Giovanni Malagò (Presidente della FIGC) e la giunta hanno puntato sull’allenatore capace di trascinare gli azzurri alla vittoria degli Europei 2021 e che poi aveva lasciato la guida della Nazionale per accettare la faraonica offerta dell’Arabia Saudita, senza ottenere i risultati da lui sperati. Un ritorno su cui lo stesso marchigiano si è soffermato durante la conferenza stampa: “Ho sbagliato e mi dispiace. La sorte mi dà la possibilità di rifarmi: è come quando perdi la donna della tua vita“.
Roberto Mancini ha proseguito: “Sono qui per riportare l’Italia dove merita. A prescindere da quello che è successo nel 2023, l’obiettivo è sempre vincere e giocare bene. Sono convinto che i giocatori ci siano e che siano bravi, soprattutto giovani“. Gli obiettivi sono ambiziosi e si è pronunciato anche sul settore giovanile: “Vorrei vincere un trofeo importante, magari anche due. Mi piacerebbe costruire un progetto con la Nazionale. E rimanere anche oltre la durata del mio contratto se possibile. Le Under dovrebbero giocare tutte lo stesso modulo, dalla Under 18 in su. Per me già a 18 anni si possono lanciare i giocatori bravi e per questo sarebbe meglio avere un’identità tattica comune“.
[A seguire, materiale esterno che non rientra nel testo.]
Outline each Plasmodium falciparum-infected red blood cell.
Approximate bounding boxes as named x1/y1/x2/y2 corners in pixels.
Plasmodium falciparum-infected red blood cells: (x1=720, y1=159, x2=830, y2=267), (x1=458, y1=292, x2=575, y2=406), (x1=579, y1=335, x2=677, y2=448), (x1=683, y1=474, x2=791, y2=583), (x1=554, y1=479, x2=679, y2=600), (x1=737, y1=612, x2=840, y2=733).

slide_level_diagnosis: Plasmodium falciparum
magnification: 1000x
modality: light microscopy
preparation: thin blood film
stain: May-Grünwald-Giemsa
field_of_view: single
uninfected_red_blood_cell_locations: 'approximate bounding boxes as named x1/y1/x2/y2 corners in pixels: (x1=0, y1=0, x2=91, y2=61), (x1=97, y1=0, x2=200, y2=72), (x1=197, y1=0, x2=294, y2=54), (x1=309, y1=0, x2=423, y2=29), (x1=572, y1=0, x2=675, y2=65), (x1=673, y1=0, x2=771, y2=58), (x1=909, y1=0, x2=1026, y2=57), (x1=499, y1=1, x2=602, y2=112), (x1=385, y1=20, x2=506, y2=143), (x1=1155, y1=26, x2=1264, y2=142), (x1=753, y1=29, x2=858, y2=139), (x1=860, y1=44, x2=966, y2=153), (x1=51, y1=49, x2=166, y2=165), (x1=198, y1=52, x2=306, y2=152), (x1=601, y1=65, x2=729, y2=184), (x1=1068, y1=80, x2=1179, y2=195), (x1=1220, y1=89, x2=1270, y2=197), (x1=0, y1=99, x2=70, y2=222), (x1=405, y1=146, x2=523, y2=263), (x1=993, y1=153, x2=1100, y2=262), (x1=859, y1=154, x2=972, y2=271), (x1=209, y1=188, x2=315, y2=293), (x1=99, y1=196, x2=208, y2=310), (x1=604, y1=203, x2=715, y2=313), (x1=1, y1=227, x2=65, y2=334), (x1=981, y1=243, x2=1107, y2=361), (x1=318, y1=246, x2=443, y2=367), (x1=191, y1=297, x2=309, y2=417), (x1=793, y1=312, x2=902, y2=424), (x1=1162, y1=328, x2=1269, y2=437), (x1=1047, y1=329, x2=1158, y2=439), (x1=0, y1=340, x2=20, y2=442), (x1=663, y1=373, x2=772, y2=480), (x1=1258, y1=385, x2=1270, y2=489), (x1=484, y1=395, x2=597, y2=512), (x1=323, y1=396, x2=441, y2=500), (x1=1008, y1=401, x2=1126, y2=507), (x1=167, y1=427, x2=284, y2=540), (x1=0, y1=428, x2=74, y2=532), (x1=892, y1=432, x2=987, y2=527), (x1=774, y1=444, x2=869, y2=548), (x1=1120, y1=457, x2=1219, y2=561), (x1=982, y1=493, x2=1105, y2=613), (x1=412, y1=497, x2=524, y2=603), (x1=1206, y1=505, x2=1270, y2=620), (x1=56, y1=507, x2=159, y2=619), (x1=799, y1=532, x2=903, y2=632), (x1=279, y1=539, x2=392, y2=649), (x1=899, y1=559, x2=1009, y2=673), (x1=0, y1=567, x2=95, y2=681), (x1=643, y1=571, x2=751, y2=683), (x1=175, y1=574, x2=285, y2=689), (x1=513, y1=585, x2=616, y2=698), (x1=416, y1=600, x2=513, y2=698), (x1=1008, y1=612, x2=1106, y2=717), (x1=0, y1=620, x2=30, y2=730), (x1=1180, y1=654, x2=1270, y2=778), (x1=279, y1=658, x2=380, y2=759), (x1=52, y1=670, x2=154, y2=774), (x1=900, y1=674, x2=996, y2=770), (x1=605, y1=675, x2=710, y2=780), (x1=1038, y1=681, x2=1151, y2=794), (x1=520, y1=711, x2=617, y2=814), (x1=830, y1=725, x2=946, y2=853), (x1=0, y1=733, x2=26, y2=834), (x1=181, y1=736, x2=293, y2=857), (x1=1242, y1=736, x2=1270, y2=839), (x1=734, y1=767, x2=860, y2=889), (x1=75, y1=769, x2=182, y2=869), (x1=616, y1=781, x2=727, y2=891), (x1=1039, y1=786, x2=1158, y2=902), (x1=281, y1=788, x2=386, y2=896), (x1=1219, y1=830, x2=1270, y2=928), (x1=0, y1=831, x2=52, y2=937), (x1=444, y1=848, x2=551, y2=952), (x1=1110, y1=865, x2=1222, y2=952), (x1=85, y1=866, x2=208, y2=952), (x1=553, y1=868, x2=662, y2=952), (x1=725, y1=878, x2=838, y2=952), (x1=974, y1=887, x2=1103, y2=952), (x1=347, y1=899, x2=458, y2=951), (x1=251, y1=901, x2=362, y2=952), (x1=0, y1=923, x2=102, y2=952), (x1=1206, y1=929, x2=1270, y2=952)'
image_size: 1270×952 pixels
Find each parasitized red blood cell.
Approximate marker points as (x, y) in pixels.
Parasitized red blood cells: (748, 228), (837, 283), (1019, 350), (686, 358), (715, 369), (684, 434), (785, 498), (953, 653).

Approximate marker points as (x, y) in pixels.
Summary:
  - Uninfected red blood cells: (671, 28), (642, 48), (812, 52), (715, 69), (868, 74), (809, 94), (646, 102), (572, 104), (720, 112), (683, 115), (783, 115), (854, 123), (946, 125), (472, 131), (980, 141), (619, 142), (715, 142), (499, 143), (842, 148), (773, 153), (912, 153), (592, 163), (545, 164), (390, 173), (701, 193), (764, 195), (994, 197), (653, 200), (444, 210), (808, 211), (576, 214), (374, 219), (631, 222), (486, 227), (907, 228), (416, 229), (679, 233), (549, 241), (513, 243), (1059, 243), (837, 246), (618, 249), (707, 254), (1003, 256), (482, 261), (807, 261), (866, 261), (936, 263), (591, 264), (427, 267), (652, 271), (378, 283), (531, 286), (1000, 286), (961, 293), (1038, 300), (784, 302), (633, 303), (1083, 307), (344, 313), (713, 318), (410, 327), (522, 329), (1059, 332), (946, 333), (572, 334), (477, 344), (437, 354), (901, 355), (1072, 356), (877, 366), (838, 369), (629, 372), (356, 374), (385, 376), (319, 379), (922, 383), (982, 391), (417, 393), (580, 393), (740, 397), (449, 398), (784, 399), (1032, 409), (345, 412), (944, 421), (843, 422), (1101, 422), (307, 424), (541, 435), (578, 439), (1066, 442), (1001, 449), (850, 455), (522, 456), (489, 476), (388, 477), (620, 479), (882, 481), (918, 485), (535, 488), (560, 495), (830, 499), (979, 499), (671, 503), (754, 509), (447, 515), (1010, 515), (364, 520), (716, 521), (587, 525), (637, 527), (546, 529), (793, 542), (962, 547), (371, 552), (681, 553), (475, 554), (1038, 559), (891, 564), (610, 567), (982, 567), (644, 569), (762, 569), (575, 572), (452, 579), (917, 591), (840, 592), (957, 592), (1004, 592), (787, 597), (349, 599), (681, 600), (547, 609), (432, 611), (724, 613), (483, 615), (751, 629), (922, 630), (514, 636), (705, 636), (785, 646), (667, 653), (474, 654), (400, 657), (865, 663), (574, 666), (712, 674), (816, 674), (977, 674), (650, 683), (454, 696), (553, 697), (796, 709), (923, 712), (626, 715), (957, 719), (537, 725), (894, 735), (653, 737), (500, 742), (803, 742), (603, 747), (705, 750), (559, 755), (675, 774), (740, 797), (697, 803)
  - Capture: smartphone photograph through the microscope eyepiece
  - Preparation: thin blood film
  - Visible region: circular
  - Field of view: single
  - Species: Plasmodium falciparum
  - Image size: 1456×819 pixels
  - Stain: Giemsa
Un ulteriore passaggio sui giovani: “Un ragazzo giovane ha bisogno di fiducia. I ragazzi ci sono. Guardate Zaniolo: al primo raduno non aveva mai giocato nemmeno in Serie B. Al suo arrivo era un po’ impaurito, ma al secondo era già un altro giocatore. Questo è l’obiettivo, individuare i giocatori migliori e farli crescere“. Le promesse non mancano: “Credo che ci siano giocatori forti e giovani. Troveremo i Bonucci e i Chiellini che faranno da chioccia ai ragazzi. Quando eravamo partiti il 90% dei giornalisti ci davano per spacciati, per loro eravamo la settima in Europa. Qui la storia è simile. Vogliamo diventare una squadra da battere: ora prepareremo all’Europeo e poi penseremo al Mondiale“.
Si sente ottimismo e si parla della squadra: “Mi auguro che tutti possano segnare i gol di Immobile, che è stato un attaccante molto importante per la mia squadra e non solo. Secondo me non siamo messi così male, tra bomber ed esterni abbiamo diverse soluzioni. Tra l’altro si tratta di ragazzi giovani che possono ancora crescere. Kean l’ho fatto esordire io e lo conosco molto bene“. Il prossimo impegno sarà in Nations League: “Sarà un girone difficile: Vogliamo che lo sia anche per i nostri avversari. Non vediamo l’ora di confrontarci con le altre squadre“.
Un ritorno sui tre anni alla guida dell’Italia: “I tre anni senza perdere e l’Europeo vinto furono fantastici, purtroppo poi c’è stata l’eliminazione, forse era arrivata già prima con il girone in cui arrivammo secondi senza perdere, bastava qualche episodio fortunato con i rigori di Roma e Basilea. Ma sono convinto che dal passato si possono sfruttare gli errori per ripartire. Il mio unico obiettivo è cercare di rendere l’Italia competitiva da subito. Sono molto voglioso di ripartire e di tornare a divertirmi“.